Can I restructure my business from an LLP to a Limited Company?
Reasons to choose Wilson Browne
Restructuring your business from one type to another is possible, but it may include steps or procedures that you might not have thought about.
It is not as simple as simple transforming one business into another. In this case, you would need to incorporate a new Limited Company (NewCo) and then transfer the assets of the Limited Liability Partnership (LLP) to the NewCo.
There are several stages that need to be completed to achieve the restructure.
Stage 1 – Compliance and clearance
Depending on the nature or size of a business, several compliance ‘hurdles’ may need to be tackled, in order to move or progress the file forwards. Bodies such as the Competition and Markets Authority may need to provide you with their approval if the market share will change as a result of the transaction and changes in a way that raises concerns or distorts competition. Other considerations could be the National Security and Investments Act, whereby the particular nature of the business itself is caught by the act, therefore meaning that government approval is required to complete the transaction itself. A final point to consider is tax clearance, and whether or not clearance is required for a particular type of tax relief that you may be trying to benefit from in the transaction.
Other governing bodies may need to get involved, depending entirely on the nature of the business, and this will be on a case-by-case basis – which is why it is important you seek the necessary legal advice.
Stage 2 – Incorporate your new limited company and adopt of articles of association
You will need to create the NewCo, which will become the trading company and the company that will have the LLP’s assets transferred to. It is fairly straightforward to incorporate a business, and you will need to ensure that you adopt articles of association that meet your requirements and desires. This is something you ought to seek advice on and something that we can draft for you.
Stage 3 – Business assets transfer
The assets of the LLP will need to be transferred to the NewCo. These include all the assets that are required to run the business, such as any plant or machinery that exists, as well as any contracts and goodwill. Several documents will need to be drafted to affect this, including a transfer agreement and additional ancillaries. Like all agreements, the transfer of assets from the LLP to the NewCo will need to be in exchange for consideration. In a restructure like this, this is usually done in the form of issuing shares of the NewCo to the LLP members. If there are any outgoing members of the LLP, they can be paid in cash if desired.
Both employment and property elements will need to be looked at and advised upon.
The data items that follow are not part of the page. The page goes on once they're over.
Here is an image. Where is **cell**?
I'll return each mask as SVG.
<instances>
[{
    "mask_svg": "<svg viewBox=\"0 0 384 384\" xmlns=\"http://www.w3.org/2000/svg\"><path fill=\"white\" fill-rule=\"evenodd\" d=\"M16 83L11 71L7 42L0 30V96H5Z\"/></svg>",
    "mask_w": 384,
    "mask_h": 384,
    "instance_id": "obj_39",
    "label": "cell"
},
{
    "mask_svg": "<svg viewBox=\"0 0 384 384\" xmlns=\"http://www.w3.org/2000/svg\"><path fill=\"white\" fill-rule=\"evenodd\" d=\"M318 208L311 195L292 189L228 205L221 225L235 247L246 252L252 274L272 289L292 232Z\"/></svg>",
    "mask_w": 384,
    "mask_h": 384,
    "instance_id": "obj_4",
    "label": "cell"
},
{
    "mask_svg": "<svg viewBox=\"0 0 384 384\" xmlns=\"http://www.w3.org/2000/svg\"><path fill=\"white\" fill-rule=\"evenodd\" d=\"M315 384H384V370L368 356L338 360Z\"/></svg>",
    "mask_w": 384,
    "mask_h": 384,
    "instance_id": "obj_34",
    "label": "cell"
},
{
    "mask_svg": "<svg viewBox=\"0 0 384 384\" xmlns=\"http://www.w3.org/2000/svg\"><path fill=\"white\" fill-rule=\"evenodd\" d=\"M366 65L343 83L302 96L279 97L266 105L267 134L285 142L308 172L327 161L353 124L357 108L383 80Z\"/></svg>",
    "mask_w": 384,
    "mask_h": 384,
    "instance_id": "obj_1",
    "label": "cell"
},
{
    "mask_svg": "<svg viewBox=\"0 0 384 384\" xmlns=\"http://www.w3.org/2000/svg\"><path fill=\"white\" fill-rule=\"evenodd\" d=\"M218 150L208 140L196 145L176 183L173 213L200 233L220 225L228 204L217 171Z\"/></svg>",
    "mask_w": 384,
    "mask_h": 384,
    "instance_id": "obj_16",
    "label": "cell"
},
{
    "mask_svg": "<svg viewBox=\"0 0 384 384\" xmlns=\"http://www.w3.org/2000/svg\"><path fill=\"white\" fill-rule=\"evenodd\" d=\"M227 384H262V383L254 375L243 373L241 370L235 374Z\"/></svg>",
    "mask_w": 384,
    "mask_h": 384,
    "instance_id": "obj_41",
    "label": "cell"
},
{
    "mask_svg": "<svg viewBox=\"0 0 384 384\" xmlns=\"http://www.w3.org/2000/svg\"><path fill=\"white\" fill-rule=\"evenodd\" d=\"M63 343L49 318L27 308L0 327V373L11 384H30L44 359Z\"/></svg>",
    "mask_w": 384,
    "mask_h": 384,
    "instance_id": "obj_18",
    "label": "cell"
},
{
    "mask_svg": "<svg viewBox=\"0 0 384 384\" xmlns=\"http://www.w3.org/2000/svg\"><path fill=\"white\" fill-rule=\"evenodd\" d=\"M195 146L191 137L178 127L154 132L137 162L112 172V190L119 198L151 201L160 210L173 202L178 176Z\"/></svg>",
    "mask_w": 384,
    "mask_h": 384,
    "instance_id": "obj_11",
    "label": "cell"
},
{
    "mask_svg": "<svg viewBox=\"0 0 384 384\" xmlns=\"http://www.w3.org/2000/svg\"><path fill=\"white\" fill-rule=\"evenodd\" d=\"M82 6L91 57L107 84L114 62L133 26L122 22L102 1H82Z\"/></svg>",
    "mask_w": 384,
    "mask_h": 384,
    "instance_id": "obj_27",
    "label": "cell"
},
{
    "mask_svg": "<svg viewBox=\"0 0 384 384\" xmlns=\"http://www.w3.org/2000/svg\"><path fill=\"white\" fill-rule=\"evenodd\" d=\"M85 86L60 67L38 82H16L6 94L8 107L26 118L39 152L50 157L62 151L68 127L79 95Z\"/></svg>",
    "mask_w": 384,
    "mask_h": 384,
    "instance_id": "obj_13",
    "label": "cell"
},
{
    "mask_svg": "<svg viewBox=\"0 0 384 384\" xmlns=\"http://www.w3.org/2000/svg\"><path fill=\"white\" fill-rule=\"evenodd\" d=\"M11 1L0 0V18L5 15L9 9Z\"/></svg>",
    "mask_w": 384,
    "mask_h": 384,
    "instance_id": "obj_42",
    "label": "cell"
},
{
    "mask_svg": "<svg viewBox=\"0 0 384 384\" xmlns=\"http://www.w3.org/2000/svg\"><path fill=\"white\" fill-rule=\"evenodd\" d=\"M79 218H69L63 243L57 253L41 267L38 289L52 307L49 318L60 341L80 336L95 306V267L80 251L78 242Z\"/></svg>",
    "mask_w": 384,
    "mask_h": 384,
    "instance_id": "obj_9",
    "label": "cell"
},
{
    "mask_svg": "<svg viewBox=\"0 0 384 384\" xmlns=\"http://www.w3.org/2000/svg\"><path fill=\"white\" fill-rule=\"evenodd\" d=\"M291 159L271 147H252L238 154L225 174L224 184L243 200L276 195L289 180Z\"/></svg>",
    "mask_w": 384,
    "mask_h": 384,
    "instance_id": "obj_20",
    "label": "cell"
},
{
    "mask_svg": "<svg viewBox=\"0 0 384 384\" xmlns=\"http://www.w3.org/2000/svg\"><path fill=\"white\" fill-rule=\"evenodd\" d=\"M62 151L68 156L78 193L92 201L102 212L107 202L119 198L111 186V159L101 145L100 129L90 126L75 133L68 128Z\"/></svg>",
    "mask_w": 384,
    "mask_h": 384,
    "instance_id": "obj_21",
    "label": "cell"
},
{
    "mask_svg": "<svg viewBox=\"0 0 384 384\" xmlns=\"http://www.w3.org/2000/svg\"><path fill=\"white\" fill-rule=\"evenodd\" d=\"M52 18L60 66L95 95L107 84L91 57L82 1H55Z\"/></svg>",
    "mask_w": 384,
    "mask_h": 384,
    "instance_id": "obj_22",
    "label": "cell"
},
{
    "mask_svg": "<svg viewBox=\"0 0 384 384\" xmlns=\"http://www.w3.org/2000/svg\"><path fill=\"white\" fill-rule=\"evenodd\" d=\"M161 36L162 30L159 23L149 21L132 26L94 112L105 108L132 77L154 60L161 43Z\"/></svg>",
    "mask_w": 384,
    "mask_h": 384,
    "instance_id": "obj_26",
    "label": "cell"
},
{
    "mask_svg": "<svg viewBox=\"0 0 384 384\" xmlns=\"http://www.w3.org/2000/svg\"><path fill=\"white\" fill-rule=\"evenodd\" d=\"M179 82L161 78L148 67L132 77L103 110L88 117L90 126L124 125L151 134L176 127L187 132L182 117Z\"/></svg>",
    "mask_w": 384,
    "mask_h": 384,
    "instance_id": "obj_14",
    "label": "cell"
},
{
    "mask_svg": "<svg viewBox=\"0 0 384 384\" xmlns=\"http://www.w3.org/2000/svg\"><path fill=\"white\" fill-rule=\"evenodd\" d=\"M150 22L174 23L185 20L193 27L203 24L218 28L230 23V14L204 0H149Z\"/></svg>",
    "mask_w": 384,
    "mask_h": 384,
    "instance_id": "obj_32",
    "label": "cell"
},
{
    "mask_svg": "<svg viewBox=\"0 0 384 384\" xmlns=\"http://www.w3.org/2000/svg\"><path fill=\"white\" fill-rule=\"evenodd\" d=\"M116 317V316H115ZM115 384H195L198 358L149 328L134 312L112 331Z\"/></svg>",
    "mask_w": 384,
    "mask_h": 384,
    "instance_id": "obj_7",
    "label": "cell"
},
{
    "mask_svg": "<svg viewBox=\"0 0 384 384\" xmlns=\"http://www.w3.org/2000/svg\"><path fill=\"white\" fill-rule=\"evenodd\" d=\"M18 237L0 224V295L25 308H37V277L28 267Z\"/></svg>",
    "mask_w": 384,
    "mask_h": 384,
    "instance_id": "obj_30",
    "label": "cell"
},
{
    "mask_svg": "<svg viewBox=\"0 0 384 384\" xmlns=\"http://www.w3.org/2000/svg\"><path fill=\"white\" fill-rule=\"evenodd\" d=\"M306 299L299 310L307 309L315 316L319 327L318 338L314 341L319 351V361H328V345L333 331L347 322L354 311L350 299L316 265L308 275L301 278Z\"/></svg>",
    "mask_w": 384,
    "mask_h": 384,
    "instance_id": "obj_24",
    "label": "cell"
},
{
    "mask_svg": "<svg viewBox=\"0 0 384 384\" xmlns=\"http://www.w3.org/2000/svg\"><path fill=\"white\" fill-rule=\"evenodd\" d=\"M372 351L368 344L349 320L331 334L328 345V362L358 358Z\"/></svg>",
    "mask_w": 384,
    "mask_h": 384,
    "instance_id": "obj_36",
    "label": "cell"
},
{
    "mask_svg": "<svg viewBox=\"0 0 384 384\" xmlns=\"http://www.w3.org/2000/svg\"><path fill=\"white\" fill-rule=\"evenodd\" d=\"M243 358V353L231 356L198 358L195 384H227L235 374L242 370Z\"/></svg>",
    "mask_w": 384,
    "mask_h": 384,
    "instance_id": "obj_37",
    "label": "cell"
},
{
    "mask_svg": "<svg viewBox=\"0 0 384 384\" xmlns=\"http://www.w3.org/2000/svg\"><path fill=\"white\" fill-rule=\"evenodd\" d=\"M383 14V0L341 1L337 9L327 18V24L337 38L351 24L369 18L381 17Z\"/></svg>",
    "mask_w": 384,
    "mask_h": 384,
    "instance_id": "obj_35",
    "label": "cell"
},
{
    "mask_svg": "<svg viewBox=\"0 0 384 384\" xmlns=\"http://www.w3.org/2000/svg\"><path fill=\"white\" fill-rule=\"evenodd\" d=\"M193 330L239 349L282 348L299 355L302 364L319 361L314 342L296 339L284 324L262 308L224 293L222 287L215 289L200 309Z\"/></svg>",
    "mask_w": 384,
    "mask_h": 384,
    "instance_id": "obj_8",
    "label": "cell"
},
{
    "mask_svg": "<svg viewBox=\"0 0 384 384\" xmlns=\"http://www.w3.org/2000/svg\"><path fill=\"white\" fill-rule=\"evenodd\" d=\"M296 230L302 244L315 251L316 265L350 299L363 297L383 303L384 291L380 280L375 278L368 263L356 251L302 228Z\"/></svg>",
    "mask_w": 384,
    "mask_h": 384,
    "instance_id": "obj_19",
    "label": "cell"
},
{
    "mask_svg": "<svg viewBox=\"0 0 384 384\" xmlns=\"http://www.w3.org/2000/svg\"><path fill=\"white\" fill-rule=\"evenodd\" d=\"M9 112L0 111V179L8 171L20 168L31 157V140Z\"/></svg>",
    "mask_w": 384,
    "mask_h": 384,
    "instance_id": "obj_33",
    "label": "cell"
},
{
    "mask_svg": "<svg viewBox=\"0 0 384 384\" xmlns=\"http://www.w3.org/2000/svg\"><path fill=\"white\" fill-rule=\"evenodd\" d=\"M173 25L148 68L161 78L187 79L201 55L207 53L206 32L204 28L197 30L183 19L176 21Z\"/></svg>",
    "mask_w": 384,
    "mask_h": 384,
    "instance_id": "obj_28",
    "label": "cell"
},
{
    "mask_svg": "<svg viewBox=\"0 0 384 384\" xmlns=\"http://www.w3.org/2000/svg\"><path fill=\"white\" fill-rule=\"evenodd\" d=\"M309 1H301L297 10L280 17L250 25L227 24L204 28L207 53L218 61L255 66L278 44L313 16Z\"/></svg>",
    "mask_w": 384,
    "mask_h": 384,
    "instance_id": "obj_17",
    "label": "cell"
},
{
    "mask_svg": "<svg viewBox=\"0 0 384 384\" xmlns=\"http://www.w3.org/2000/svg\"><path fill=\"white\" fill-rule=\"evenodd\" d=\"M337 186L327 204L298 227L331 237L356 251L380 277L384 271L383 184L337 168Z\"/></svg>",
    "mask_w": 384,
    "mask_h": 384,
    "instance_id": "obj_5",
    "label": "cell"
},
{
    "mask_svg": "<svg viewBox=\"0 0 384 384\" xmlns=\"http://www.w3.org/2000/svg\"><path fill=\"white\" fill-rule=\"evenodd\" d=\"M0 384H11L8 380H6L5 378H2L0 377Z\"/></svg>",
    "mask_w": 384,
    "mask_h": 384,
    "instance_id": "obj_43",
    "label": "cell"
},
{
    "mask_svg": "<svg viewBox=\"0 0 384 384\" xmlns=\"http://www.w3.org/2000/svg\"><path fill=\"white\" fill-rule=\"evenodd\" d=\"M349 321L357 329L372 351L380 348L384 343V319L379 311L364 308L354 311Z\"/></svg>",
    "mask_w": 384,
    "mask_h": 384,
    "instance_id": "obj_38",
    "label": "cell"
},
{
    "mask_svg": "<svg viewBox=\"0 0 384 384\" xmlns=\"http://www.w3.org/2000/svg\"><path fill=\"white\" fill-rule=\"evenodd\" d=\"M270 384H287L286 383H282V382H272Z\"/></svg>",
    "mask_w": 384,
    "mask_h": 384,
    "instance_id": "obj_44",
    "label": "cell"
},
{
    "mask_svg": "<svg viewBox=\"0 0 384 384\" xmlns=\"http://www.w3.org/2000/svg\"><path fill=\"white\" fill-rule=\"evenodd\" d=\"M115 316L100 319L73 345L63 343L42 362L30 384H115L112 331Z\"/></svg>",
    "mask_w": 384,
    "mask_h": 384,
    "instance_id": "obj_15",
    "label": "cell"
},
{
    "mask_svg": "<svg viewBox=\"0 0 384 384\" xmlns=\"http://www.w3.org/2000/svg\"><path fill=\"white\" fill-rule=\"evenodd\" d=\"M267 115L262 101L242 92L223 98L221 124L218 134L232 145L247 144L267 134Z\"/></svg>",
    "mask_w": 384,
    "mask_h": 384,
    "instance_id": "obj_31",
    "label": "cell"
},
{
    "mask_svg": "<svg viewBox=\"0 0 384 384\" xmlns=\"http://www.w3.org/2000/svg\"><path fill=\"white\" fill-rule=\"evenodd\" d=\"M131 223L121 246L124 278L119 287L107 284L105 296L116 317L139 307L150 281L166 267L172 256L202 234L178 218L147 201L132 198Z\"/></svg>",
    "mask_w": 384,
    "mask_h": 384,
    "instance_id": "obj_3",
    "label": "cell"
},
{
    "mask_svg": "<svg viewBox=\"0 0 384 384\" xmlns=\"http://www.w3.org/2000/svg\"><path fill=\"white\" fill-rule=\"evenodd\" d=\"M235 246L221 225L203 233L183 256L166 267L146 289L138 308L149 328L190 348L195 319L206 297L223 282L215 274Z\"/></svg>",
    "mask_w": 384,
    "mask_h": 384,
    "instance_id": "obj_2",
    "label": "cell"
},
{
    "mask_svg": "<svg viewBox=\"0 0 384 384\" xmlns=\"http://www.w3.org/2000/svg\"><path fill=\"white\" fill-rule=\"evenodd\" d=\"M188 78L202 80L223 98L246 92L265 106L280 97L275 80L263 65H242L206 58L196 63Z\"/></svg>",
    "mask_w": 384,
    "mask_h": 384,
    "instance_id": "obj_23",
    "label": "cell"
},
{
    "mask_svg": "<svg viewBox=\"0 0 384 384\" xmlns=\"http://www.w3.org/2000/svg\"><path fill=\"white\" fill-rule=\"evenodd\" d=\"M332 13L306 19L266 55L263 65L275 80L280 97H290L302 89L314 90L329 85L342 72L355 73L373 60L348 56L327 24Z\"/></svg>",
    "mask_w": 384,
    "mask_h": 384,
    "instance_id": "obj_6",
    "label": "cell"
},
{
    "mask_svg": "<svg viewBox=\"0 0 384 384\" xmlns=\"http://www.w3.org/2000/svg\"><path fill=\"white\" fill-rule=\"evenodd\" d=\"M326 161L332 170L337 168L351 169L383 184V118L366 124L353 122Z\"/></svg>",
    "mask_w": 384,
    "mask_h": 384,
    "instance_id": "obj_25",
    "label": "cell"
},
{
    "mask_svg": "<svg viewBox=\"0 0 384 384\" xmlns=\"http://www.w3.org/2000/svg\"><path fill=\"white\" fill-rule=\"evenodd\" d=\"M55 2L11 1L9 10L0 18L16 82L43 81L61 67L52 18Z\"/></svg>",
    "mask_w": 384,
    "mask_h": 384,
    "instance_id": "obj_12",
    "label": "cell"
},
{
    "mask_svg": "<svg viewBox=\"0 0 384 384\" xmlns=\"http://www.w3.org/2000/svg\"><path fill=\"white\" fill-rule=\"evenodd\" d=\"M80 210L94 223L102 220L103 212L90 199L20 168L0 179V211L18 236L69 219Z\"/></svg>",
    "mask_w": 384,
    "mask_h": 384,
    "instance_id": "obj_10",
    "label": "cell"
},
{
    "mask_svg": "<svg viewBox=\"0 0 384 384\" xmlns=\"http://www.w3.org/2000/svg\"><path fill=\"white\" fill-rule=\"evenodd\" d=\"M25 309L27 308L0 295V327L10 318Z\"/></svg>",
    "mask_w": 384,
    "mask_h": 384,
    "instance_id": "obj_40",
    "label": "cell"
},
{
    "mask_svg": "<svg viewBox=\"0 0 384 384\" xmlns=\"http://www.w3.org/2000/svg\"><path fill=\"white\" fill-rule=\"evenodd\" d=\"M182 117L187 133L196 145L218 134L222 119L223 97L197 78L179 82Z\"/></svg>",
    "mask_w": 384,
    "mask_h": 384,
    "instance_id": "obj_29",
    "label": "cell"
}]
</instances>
In an asset transfer, it may be the case that the employees being transferred are protected by the TUPE Regulations. You must ensure that these are considered, and if necessary, met. The members of the LLP should resign from the LLP and enter new contracts with NewCo.
The LLP may have a lease in place or own a freehold property. This will need to be moved to the NewCo and depending on the type of property will depend on the transaction required. This is a point that our property time can advise upon accordingly.
Stage 4 – Regulation of long-term relationship – shareholders agreement
When the transfer is complete, it would be wise to ensure that the shareholders of the NewCo have a shareholders agreement in place – to provide certainty and clarity on the ongoing relationship with each other and the NewCo.
What are the benefits of changing from a Limited Liability Partnership to a Limited Company?
There are several benefits, some of which we can advise upon and others you should discuss with your accountant. Limited companies are able to retain profits with the business, rather than paying them out through salaries or dividends, but LLPs must pay out all profits to its members. LLP profits and dividends are subject to different rates of tax – which will be a conversation with your accountant. Companies also have the advantage of only needing at least one owner, whereas LLPs need two. It is easier to sell your shares in a company rather than sell an LLP. You will need to transfer the assets in an LLP sale, as well as ensure customer contracts are transferred as well as employees.